Automatic creation of silver standard labels
For the MIBI-TOF and CODEX datasets, we generated silver standard labels for individual cells using a semi-automatic approach. For each dataset, we first constructed an assignment matrix that mapped cell types to their specific marker expression patterns. For each cell type, we identify which markers should be positive in that cell, which markers should be negative, and which markers are undefined for that cell type (Extended Data Fig. 1a–c). For example, cytotoxic T-cells are mapped to positive marker expression for their lineage defining markers CD45 (lymphocytes), CD3 (T-cells) and CD8 (cytotoxic T-cells), negative marker expression for lineage defining markers of other cell types (e.g. CD14 which is lineage defining for monocytes) and undetermined marker expression for markers whose expression is not uniform across that cell type (e.g. Ki67 as a marker for proliferating cells; see Supplementary Table 2 for a list of markers that were undefined for all cell types and excluded).
We then validated that the resulting marker profiles for each cell type aligned with the per-cell intensities from the original clustering, and consulted with the original study authors as needed. We used the assignment matrices to map cell types to marker positivity for each marker, and then used the location information of each cell to generate an image-level semantic segmentation mask where the pixels belonging to each cell that was positive for a given marker were positive, and the pixels belonging to cells negative for a given marker were negative.
The two Vectra datasets came with manually assigned per-channel integrated expression thresholds. We used these thresholds to assign cells into marker positive and negative classes for both datasets and generated silver standard semantic segmentations maps.
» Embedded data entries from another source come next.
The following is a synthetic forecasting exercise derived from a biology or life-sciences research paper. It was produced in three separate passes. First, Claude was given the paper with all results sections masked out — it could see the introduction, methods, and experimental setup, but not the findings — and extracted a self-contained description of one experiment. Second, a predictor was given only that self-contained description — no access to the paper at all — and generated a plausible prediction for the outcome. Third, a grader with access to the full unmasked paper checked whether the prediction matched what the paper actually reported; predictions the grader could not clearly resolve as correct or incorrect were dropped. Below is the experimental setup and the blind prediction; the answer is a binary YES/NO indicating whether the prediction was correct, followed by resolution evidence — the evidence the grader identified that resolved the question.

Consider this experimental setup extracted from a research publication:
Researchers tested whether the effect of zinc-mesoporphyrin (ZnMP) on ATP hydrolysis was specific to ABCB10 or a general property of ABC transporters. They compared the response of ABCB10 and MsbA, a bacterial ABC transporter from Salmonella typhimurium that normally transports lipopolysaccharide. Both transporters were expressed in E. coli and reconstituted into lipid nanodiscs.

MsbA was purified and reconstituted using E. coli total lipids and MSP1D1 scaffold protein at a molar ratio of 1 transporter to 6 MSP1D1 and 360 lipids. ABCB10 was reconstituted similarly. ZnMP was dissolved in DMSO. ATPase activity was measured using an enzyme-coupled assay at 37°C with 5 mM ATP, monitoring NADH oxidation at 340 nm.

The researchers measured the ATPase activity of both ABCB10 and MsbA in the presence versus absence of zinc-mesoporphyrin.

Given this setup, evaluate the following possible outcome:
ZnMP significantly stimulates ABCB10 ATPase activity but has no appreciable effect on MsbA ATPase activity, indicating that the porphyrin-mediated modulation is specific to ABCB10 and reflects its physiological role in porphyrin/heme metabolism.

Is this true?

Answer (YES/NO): YES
Finally, we visually examined the silver standard labels of all datasets by comparing them with their corresponding marker images, and identified channels with a high disparity between silver standard labels and marker expression. Since cell type annotations were done with manual gating or unsupervised clustering, we expect that some cells are false positive or negative, thus adding label noise to the dataset. We gauged the amount of label noise by comparing the silver standard annotations against the manually proofread gold standard annotations and report quality metrics in Fig. 2d. See Supplementary Table 2 for a list of markers that were excluded due to poor visual agreement.
Manual annotation to construct gold standard labels
For three randomly selected images from each of the five studies, we generated gold standard annotations via manual proofreading of the silver standard labels. The silver standard labels were exported to QuPath35, and expert annotators looked at each channel and its silver standard annotations individually. The silver standard annotations were systematically corrected by flipping labels from one of (positive, negative, undetermined) to one of (positive, negative, likely positive, likely negative). A consensus mechanism was adopted, where annotators met for weekly discussions to resolve borderline cases and ensure consistent scoring. Following the first round of manual scoring, an independent annotator proofread all annotations a second time to ensure consistency among annotations. We used these gold standard labels only for assessing the accuracy of the model, not for training.
Nimbus model design
Our goal was to have a model which could implement a coordinate transform from image space (which is confounded by signal intensity, subcellular expression patterns, noise, and other artifacts) to marker confidence scores (which would ideally be free of those confounders and accurately represent the expression of a marker in each cell). Rather than constraining the model to a fixed number or sequence of markers, which would limit general applicability and require retraining, we opted for a design that would compute a score for each marker separately. This design decision allowed for adaptability to different marker sets and enhanced the model’s general applicability across diverse experimental scenarios.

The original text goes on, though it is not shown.